Según organizaciones internacionales de derechos humanos y los numerosos testimonios recabados en los meses previos al Mundial por los medios de comunicación occidentales, estos trabajadores cobran sueldos de unos pocos cientos de euros que aún así son superiores a los que obtendrían en sus países, pero a cambio de dedicar jornadas maratonianas de doce y más horas de actividad laboral. Alojados a menudo en condiciones de hacinamiento y sin las necesidades más básicas cubiertas, como la posibilidad de tener a su disposición una cocina, muchos de estos trabajadores denuncian no haber tenido vacaciones durante años y depender por completo del qatarí que les contrata, que en ocasiones se queda con su pasaporte a su entrada al país y se niega a devolvérselo cuando este quiere irse o cambiar de trabajo.

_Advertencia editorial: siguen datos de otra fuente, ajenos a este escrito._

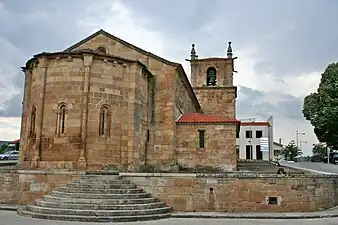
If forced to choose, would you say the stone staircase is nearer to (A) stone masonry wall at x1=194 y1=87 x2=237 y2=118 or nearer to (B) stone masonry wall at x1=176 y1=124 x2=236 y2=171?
(B) stone masonry wall at x1=176 y1=124 x2=236 y2=171

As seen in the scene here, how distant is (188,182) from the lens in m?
15.2

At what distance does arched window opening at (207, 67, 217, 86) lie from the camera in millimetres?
41844

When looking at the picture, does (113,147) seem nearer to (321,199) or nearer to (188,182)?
(188,182)

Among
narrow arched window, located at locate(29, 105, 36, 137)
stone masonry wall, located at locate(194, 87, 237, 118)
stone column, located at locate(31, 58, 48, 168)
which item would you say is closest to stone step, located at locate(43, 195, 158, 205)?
stone column, located at locate(31, 58, 48, 168)

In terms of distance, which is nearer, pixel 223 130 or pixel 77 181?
pixel 77 181

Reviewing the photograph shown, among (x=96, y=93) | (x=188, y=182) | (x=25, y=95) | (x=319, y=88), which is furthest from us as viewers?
(x=319, y=88)

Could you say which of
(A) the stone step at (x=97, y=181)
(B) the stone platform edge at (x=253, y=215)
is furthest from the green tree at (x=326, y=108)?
(A) the stone step at (x=97, y=181)

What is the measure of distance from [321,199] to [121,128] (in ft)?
33.7

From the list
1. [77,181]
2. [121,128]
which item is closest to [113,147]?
[121,128]

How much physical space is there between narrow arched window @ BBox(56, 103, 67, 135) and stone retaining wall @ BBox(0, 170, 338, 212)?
383 cm

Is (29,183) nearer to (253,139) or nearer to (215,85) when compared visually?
(215,85)

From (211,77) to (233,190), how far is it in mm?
27894

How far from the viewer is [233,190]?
14992mm

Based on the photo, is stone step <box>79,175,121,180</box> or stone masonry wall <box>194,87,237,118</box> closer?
stone step <box>79,175,121,180</box>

Estos trabajadores han sido la mano de obra que ha construido los estadios del Mundial. Pese a que las leyes laborales han mejorado para hacerlas más presentables fuera desde que la FIFA le concedió al régimen la organización de la cita, una investigación de The Guardian estableció el año pasado, utilizando fuentes del Gobierno de Qatar, que más de 6.500 inmigrantes empleados en la construcción de los campos de fútbol han muerto a consecuencia del calor extremo, la extenuación y los accidentes laborales que ha menudo se atribuían a causas naturales en el registro.

A la FIFA se le acusa de complicidad con todas estas realidades poco edificantes, cuando no directamente criminales. La FIFA ya fue criticada por legitimar y premiar con la organización de la gran cita del fútbol a otro régimen autoritario, la Rusia de Putin que albergó el Mundial de 2018. Que la FIFA lleve años siguiendo la moda moralista que se ha impuesto en la mayor parte del establishment financiero y económico occidental puede ser considerado un agravante en el juicio al que ahora se somete por haberle dado el Mundial a un régimen que contradice todos los valores que dice representar el organismo rector del fútbol internacional.

Pero hay razones para pensar que las cosas saldrán esta vez bastante peor de lo que salieron en Rusia tanto para la FIFA como para el país anfitrión. Los atropellos a los derechos humanos del régimen de Putin pueden esconderse más fácilmente porque se limitan, en general, a perseguir aquellas conductas que ponen en peligro la supervivencia del régimen. En el caso de Qatar, donde hay en vigor leyes medievales incompatibles con la concepción contemporánea occidental de la dignidad humana que gobiernan todas las facetas de la vida, la arbitrariedad irracional y la crueldad de estas normas es mucho más evidente y ya se está revelando al mundo gracias a este Mundial.

Esta Copa pondrá a millones de personas en todo el mundo ante una realidad difícilmente imaginable en nuestros países, en la que se prohíbe consumir alcohol o exhibir ciertos comportamientos objetivamente inofensivos en público y los trabajadores son tratados como animales de carga. Al término de este Mundial, a las autocracias islámicas les será más difícil convencernos de que se puede vivir con normalidad pasándose por el forro los derechos humanos y aplicando la sharía. Y la hipocresía de la FIFA quedará una vez más retratada, aunque tampoco es que le quedara mucho prestigio.